In 2021 season, Despaigne had a slump of .220 batting average, one home run, and six runs batted in in 27 games since the season opener, and was struck from the first team registration on May 3. Then, on May 24, he left for the U.S. to join the Cuba national baseball team for the Tokyo Olympics qualifiers. He returned to Japan on June 9, spent the prescribed quarantine period, and joined the team on August 1. In the match against the Chiba Lotte Marines on August 21, he recorded his first home run since the opening game. He returned to form in the second half of the season, and by September 30 his batting average was back up to .271. He finished the regular season with a .264 batting average, 10 home runs, and 41 RBI in 80 games, and re-signed with the Hawks at an estimated salary of 270 million yen.
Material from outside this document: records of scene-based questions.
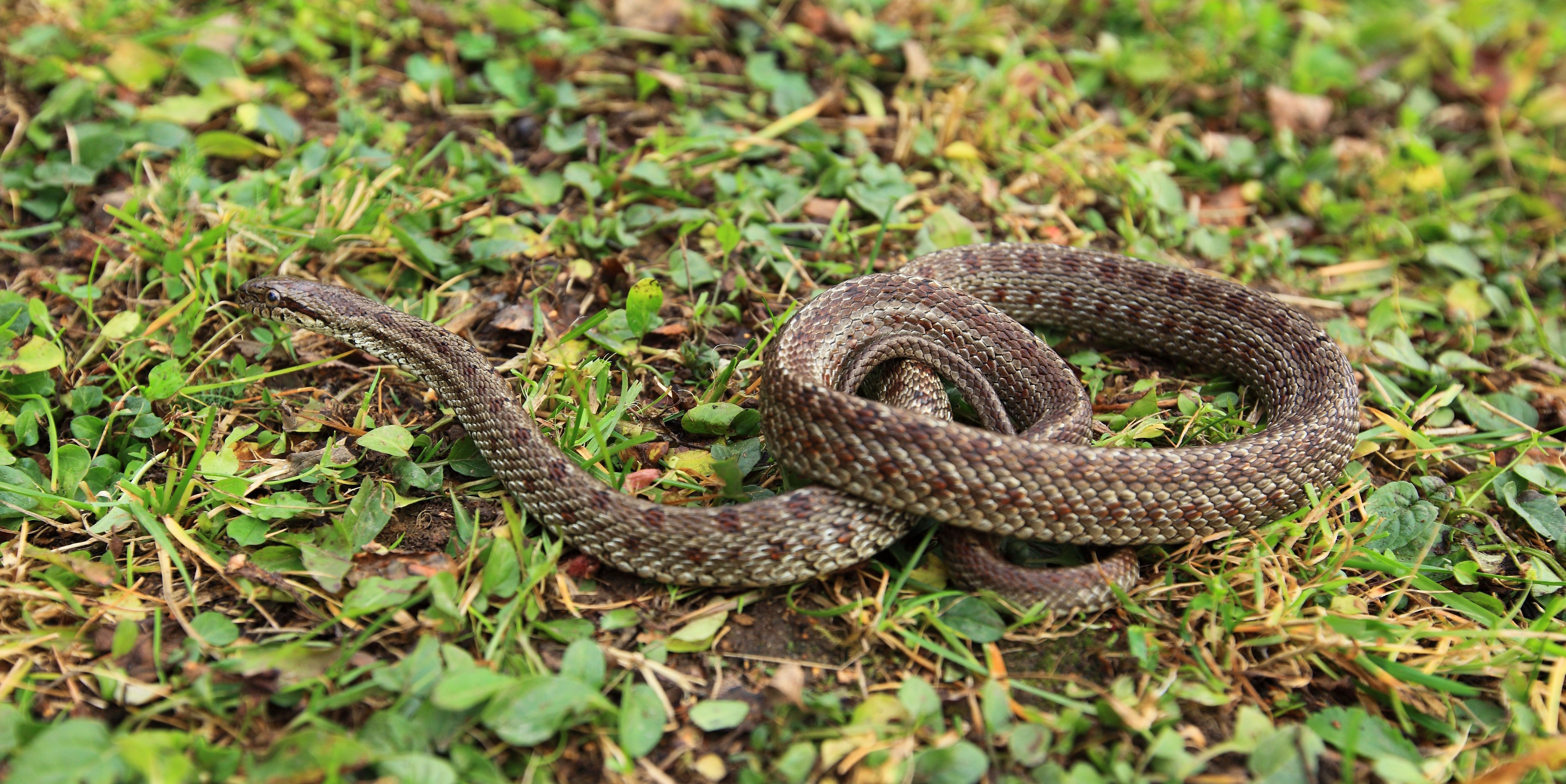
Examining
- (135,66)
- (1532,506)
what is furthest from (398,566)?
(1532,506)

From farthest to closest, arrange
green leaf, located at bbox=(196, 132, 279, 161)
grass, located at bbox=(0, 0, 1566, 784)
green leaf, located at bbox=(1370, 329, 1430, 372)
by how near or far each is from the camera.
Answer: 1. green leaf, located at bbox=(196, 132, 279, 161)
2. green leaf, located at bbox=(1370, 329, 1430, 372)
3. grass, located at bbox=(0, 0, 1566, 784)

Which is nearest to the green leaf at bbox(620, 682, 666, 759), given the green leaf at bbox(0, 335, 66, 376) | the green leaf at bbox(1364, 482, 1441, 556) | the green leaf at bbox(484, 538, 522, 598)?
the green leaf at bbox(484, 538, 522, 598)

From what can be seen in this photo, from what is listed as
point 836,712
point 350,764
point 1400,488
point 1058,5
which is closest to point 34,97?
point 350,764

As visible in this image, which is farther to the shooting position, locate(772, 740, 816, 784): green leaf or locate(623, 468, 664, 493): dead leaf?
locate(623, 468, 664, 493): dead leaf

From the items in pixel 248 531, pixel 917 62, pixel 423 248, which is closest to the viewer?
pixel 248 531

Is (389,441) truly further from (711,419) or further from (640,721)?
(640,721)

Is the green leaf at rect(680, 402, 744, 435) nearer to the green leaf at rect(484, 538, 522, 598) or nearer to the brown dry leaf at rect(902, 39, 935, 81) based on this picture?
the green leaf at rect(484, 538, 522, 598)
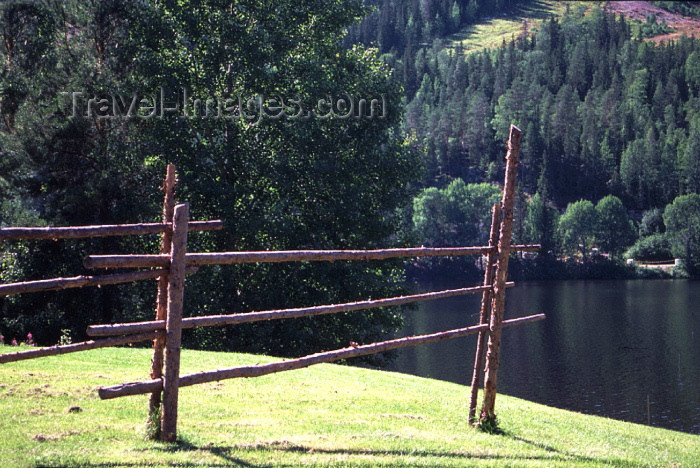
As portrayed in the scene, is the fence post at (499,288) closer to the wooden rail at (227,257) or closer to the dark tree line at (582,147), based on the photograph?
the wooden rail at (227,257)

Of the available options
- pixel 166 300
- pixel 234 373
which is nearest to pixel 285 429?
pixel 234 373

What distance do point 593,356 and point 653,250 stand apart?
94103 millimetres

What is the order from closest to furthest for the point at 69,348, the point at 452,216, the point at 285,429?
the point at 69,348 → the point at 285,429 → the point at 452,216

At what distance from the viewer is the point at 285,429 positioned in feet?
33.0

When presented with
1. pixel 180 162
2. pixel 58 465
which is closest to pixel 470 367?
pixel 180 162

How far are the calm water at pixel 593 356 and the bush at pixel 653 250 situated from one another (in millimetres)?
54417

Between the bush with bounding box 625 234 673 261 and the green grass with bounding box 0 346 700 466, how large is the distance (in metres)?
129

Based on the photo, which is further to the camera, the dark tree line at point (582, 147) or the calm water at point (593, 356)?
the dark tree line at point (582, 147)

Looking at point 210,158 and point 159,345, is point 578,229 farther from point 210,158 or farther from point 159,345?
point 159,345

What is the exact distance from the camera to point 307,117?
3092 cm

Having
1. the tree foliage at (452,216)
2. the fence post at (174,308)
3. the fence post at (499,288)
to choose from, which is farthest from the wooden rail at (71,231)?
the tree foliage at (452,216)

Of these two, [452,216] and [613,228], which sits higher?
[452,216]

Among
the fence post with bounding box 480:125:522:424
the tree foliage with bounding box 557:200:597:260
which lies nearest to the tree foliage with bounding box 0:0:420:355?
the fence post with bounding box 480:125:522:424

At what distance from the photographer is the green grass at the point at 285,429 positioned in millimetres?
8336
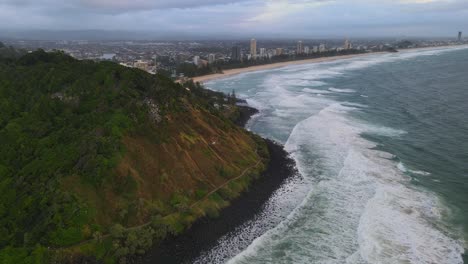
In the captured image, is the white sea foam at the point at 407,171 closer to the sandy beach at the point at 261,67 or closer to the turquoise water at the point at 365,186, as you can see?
the turquoise water at the point at 365,186

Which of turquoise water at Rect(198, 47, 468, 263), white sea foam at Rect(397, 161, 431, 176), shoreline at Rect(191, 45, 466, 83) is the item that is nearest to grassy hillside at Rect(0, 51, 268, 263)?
turquoise water at Rect(198, 47, 468, 263)

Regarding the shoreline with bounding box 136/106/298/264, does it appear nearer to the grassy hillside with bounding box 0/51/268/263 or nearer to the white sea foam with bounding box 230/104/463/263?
the grassy hillside with bounding box 0/51/268/263

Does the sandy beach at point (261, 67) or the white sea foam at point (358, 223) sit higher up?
the sandy beach at point (261, 67)

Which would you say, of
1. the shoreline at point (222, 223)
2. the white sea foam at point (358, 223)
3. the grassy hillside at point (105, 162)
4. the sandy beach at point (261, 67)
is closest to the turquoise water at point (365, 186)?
the white sea foam at point (358, 223)

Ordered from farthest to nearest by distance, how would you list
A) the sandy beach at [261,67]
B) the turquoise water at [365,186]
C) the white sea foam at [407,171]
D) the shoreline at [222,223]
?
the sandy beach at [261,67] < the white sea foam at [407,171] < the turquoise water at [365,186] < the shoreline at [222,223]

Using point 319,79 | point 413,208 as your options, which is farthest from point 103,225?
point 319,79
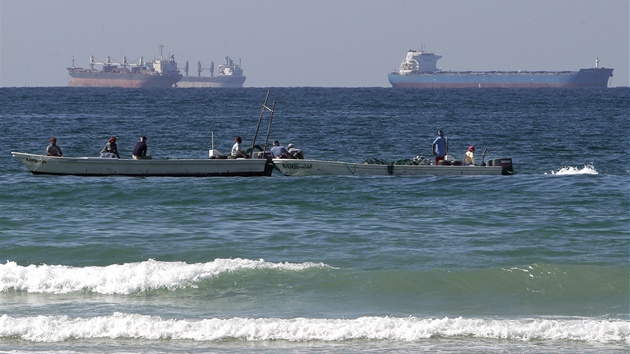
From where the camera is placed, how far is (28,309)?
14609mm

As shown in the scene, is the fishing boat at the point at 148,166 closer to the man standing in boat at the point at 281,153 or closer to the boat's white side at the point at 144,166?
the boat's white side at the point at 144,166

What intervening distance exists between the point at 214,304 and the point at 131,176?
14.8 m

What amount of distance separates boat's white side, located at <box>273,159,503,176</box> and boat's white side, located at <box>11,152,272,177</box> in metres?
0.76

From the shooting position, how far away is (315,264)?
17.0 m

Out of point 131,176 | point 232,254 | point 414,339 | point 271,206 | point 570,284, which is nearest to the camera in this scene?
point 414,339

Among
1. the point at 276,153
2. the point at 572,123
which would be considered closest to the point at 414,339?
the point at 276,153

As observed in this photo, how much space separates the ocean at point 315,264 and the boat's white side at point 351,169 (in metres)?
0.44

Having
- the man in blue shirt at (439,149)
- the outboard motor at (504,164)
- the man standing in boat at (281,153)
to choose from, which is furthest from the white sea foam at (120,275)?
the outboard motor at (504,164)

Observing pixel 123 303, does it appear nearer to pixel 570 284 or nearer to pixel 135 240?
pixel 135 240

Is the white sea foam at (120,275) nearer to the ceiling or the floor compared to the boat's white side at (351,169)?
nearer to the floor

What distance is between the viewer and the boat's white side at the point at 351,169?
29125 millimetres

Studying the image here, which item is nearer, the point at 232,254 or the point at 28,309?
the point at 28,309

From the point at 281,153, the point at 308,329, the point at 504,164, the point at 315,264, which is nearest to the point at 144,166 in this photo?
the point at 281,153

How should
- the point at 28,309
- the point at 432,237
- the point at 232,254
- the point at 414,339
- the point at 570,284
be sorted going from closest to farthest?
the point at 414,339
the point at 28,309
the point at 570,284
the point at 232,254
the point at 432,237
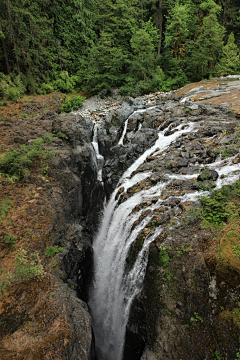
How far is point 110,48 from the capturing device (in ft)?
78.5

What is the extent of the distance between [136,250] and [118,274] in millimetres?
1697

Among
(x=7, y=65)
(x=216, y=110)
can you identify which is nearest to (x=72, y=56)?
(x=7, y=65)

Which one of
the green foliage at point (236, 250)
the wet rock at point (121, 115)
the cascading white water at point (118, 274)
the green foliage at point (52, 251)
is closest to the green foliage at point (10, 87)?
the wet rock at point (121, 115)

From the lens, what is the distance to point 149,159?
12445 millimetres

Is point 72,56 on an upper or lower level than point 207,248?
upper

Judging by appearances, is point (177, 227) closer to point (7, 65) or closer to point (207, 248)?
point (207, 248)

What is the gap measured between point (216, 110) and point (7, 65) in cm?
1794

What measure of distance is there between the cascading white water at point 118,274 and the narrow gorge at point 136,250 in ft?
0.19

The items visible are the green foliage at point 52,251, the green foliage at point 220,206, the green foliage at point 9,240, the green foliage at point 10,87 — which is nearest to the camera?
the green foliage at point 220,206

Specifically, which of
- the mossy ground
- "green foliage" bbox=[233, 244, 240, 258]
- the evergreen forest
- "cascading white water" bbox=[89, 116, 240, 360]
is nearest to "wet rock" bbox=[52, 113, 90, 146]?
the mossy ground

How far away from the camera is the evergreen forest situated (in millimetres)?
20141

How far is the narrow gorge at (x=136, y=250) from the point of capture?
5004 millimetres

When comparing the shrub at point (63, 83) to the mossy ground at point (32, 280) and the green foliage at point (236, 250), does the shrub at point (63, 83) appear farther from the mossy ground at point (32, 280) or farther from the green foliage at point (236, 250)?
the green foliage at point (236, 250)

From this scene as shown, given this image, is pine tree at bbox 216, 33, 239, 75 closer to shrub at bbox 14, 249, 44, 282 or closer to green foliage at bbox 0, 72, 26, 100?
green foliage at bbox 0, 72, 26, 100
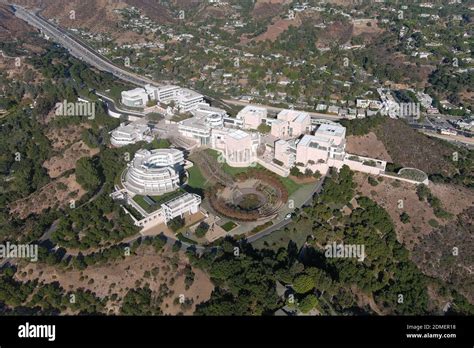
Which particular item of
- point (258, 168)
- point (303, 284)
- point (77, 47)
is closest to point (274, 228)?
point (303, 284)

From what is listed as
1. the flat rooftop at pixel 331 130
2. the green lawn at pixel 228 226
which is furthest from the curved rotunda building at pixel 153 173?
the flat rooftop at pixel 331 130

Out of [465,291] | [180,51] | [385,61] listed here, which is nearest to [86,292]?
[465,291]

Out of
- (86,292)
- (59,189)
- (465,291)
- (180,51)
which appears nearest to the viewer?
(86,292)

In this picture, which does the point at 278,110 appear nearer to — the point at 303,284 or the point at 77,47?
the point at 303,284

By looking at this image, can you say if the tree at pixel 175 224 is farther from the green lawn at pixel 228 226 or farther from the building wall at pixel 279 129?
the building wall at pixel 279 129

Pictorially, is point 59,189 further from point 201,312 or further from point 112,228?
point 201,312
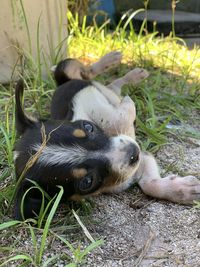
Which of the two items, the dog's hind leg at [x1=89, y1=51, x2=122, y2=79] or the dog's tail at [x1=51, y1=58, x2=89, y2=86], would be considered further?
the dog's hind leg at [x1=89, y1=51, x2=122, y2=79]

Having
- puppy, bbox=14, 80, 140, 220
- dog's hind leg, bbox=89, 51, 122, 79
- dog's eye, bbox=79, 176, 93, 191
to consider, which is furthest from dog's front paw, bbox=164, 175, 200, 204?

In 2022 season, Despaigne did not make it to the opening game of the season after hurting his right ankle in the Cuban League. He finally joined the team on May 17. On June 3, he recorded his first home run of the season in the interleague play against the Chunichi Dragons. However, he tested positive for COVID-19 and was again removed from the first team registration by regulation on June 28. He returned to the team on July 13 and hit a two-run homer the next day, July 14, against the Orix Buffaloes. He finished the regular season with a .269 batting average, 14 home runs, and 40 runs batted in in 89 games, despite his frequent departures. He became a free agent following the 2022 season.

On May 31, 2023, Despaigne re-signed with the Hawks. However, he joined the team in July but was limited to only 20 appearances. On December 1, the Hawks announced they would release him.

===Alazanes de Granma===
Despaigne played the 2024 Cuban National Series for the Alazanes de Granma.

==International career==
Despaigne posted an impressive season in 2007, afterwards earning a key role on Cuba's National Team. He was selected the 2004 World Junior Baseball Championship, 2007 World Port Tournament, 2007 Baseball World Cup, 2008 Summer Olympics, 2009 World Baseball Classic, 2010 World University Baseball Championship, 2010 Intercontinental Cup, 2011 Pan American Games, 2012 exhibition games against Chinese Taipei and CPBL All-Stars, 2012 exhibition games against Japan, 2013 World Baseball Classic, 2014 Central American and Caribbean Games, 2015 Pan American Games, 2015 WBSC Premier12 and 2017 World Baseball Classic.

He was named the Best Hitter at the 2007 World Port Tournament, and was also a part of the Cuban team which won a silver medal at the 2008 Summer Olympics.

Despaigne won with his national team the gold medal of the 2014 Central American and Caribbean Games in Veracruz, Mexico.